As a cardiologist at Mount Auburn Hospital for 25 years; a mother of three daughters; and a family history of heart disease, Marion Hogan, M.D., wants women to know how crucial it is for them to take control of their heart health.
“Heart disease doesn’t discriminate—whether you’re 30 or 80, women of all ages can develop it,” she says. “To add to the urgency, heart disease is the leading cause of death in American women.”
Take action for a healthy heart
Your everyday actions—or lack of action—have a tremendous impact on your heart health. But, improving your lifestyle can prevent multiple conditions and stop the negative impact on your heart. Below are seven steps you can take control of your heart health:
- Manage your blood pressure – Normal blood pressure is less than 120/80. Lowering sodium intake; limiting alcohol; not smoking; managing stress; getting routine exercise and maintaining a healthy weight can help women keep their blood pressure in the normal range.
- Get active – Thirty minutes of moderate physical activity, five days a week is the best way to not only protect your heart, but also your quality of life. Activities like brisk walking are enough to get your heart rate up. You can even split the 30 minutes up and spread out your exercise throughout the day.

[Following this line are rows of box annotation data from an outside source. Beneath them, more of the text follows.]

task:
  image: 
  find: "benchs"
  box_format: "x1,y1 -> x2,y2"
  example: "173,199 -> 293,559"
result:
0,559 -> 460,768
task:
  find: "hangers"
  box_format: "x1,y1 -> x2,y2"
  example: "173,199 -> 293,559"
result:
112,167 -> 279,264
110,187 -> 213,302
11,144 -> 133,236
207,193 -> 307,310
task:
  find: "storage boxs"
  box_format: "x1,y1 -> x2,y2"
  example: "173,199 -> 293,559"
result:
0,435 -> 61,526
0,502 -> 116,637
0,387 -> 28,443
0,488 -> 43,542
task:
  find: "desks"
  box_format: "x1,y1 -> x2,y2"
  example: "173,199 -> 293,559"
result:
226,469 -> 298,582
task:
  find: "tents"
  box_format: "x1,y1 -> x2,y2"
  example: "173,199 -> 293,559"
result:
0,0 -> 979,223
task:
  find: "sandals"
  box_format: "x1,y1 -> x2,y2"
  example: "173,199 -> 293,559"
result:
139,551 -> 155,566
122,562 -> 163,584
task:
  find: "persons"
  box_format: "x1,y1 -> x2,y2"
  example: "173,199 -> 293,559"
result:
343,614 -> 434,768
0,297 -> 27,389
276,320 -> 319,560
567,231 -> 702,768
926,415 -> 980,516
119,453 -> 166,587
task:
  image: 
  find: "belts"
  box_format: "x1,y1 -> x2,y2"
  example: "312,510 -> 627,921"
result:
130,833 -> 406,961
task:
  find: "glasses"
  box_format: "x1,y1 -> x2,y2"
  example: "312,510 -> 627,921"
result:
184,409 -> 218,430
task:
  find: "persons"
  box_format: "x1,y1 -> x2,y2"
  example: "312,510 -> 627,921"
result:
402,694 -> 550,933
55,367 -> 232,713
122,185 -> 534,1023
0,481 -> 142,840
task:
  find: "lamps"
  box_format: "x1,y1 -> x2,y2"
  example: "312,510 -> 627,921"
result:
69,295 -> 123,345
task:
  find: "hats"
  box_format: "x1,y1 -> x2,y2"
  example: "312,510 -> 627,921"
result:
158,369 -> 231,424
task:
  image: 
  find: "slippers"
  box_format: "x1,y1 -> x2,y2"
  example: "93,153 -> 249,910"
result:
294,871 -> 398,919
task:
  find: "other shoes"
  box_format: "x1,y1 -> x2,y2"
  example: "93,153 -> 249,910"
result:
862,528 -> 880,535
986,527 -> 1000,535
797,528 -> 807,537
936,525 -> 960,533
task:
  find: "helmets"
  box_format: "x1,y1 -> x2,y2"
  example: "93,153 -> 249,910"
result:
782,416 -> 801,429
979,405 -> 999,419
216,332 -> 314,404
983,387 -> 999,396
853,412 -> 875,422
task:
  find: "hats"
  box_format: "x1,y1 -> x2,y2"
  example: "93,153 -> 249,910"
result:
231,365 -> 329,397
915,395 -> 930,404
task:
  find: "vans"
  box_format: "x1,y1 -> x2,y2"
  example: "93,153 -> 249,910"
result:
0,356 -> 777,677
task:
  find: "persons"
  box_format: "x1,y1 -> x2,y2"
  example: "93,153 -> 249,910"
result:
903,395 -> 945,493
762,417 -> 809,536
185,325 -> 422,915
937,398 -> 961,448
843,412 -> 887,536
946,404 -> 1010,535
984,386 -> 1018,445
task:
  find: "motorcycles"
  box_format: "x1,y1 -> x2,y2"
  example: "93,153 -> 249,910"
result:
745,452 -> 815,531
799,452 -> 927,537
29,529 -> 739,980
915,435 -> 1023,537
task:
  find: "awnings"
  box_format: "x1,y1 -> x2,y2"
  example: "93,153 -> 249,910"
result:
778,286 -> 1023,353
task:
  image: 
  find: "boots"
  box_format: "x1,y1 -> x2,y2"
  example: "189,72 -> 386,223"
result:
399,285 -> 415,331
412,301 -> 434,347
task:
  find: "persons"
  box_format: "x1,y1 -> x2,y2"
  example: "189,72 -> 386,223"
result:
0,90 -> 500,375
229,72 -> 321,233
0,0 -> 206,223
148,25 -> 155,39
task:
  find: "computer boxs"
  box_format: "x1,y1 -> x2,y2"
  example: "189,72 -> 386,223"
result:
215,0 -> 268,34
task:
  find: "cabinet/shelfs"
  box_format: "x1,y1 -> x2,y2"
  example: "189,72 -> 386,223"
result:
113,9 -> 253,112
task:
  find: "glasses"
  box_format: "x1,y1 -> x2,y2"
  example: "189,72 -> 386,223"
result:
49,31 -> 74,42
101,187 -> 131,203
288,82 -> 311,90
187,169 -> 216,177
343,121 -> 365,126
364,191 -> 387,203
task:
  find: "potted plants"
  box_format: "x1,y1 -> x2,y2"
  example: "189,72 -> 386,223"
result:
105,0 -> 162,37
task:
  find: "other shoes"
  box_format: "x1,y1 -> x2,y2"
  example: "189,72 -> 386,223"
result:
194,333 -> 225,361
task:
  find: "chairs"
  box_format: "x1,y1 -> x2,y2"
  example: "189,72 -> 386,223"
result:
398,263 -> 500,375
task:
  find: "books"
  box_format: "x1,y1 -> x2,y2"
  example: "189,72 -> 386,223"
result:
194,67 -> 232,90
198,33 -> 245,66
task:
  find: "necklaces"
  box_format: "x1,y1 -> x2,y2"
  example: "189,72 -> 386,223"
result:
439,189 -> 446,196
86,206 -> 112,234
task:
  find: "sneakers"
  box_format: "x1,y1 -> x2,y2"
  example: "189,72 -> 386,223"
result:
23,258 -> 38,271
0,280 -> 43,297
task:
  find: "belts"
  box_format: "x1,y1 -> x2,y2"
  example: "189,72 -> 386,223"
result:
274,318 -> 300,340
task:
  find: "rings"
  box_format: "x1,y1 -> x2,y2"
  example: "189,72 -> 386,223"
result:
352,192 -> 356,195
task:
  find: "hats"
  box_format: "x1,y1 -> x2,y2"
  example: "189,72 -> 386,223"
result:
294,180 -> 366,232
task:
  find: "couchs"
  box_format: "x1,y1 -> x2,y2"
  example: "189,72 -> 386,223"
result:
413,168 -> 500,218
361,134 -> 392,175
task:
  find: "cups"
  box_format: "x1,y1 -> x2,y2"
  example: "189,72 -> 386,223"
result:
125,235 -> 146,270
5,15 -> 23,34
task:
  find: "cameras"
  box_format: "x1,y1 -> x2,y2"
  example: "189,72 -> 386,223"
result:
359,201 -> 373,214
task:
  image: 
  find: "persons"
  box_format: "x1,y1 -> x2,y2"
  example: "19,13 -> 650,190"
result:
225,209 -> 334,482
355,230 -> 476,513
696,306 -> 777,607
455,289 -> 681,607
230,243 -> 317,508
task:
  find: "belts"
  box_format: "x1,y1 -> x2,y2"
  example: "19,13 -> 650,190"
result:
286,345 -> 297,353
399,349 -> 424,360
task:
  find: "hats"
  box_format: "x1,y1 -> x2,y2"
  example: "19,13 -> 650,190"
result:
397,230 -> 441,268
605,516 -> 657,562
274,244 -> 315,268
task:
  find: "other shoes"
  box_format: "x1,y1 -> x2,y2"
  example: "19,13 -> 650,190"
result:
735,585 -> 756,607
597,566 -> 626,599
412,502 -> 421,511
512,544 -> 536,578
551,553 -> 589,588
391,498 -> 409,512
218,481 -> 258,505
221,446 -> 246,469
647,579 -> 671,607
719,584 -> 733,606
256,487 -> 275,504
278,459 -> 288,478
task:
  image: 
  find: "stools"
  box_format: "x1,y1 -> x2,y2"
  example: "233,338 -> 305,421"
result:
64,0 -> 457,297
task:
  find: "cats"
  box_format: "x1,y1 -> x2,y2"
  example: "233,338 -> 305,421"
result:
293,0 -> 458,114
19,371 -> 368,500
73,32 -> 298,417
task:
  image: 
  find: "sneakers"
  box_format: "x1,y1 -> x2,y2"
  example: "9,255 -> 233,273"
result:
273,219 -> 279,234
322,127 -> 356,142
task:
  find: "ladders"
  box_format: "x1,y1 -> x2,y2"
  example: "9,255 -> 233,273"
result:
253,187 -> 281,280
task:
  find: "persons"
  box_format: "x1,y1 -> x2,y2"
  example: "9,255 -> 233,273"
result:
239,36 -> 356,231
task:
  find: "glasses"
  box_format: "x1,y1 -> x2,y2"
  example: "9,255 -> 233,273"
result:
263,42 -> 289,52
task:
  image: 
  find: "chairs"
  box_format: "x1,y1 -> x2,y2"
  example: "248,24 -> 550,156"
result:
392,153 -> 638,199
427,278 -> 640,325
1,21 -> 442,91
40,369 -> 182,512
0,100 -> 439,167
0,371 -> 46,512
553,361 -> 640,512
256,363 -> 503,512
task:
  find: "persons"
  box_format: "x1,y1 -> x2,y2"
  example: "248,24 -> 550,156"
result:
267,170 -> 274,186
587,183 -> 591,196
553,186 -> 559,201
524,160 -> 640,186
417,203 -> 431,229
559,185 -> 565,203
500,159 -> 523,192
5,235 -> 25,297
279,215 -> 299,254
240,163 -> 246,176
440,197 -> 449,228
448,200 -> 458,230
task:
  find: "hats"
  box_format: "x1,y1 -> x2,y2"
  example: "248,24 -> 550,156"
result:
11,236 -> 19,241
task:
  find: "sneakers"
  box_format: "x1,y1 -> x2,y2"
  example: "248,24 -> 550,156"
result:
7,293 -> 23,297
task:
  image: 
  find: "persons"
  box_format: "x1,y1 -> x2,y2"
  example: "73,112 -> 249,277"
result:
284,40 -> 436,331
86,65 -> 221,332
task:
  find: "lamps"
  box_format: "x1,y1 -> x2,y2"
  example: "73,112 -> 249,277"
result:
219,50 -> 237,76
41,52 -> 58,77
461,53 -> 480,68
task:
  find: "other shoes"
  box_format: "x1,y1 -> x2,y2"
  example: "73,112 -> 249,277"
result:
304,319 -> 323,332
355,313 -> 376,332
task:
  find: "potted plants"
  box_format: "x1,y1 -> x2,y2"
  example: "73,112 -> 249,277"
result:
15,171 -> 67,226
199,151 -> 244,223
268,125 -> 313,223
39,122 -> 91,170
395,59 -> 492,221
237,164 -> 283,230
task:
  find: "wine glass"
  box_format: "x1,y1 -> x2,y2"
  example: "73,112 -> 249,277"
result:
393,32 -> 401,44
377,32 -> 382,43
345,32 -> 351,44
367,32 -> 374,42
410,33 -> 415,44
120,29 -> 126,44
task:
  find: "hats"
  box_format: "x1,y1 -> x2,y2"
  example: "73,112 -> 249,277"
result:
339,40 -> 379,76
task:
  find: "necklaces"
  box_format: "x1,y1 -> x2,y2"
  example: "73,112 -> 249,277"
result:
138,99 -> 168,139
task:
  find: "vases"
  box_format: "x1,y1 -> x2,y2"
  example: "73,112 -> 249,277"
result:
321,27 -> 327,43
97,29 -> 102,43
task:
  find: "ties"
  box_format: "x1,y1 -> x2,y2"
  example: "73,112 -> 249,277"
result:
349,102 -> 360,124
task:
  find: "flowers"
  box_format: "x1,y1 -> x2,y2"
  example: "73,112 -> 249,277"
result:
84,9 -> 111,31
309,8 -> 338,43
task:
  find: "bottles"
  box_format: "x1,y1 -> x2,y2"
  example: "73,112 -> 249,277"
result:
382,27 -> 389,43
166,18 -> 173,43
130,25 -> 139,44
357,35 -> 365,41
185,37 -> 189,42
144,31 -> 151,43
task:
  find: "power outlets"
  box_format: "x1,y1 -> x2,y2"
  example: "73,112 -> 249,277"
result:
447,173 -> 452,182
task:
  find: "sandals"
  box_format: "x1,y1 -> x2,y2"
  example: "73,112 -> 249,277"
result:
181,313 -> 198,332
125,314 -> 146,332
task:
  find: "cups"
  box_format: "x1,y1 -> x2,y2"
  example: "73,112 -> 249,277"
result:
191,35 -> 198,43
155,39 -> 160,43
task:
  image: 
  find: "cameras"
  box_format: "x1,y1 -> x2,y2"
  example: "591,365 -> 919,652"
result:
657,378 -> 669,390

- Eat a healthy diet – A diet with plenty of fruits and vegetables; unrefined, fiber-rich whole-grains; fish; and limited saturated fats, trans fats, cholesterol, salt and added sugars are the best guidelines for heart health. This balance stimulates new cell growth; fuels your body with energy; and helps fight and prevent diseases, like heart disease.
- Control your cholesterol – Safe overall cholesterol levels are below 200 mg/dL. While your body makes about 75 percent of the cholesterol that is in your blood, 25 percent comes from the food you eat. That’s why eating a balanced diet that is low in cholesterol, trans fats and saturated fats; and high in fiber is necessary to prevent blocked arteries. Routine cholesterol screenings, exercise and maintaining a healthy weight also help you keep your arteries healthy.
- Maintain a healthy weight – Excess weight contributes to high blood pressure, high cholesterol and diabetes, all of which adversely affect your heart. A healthy Body Mass Index (BMI) is below 25. If your BMI is above 30, you are at serious risk for heart disease. Mount Auburn Hospital’s Weight Management Center has both surgical and non-surgical programs that are highly effective at helping patients reach their healthy weight loss goals.
- Control blood-sugar levels – Diabetes can increase your risk for heart disease, even when it is controlled. Limiting simple sugars, like soda and sweets, will help keep your blood sugar at normal levels. If you have diabetes, taking your medications or insulin will help. Talk to your doctor to determine if you should be tested for diabetes.
- Don’t smoke – Other than reducing your good cholesterol and reducing the oxygen supply to the heart, smoking damages your entire circulatory system and increases your risk for blood clots. If you smoke, talk with your doctor about how he or she can help you quit.
Get the care you need and deserve
Knowing the signs of a heart attack are just as important as taking action to keep your heart healthy. Symptoms may include:
- Pressure, fullness or squeezing in your chest that last more than a few minutes, or comes and goes
- Discomfort in one or both arms, back, neck, jaw or stomach
- Shortness of breath
- Cold sweats, nausea or lightheadedness
The signs can vary from woman to woman, but if you experience any of these signs, Dr. Hogan urges you to seek medical care immediately.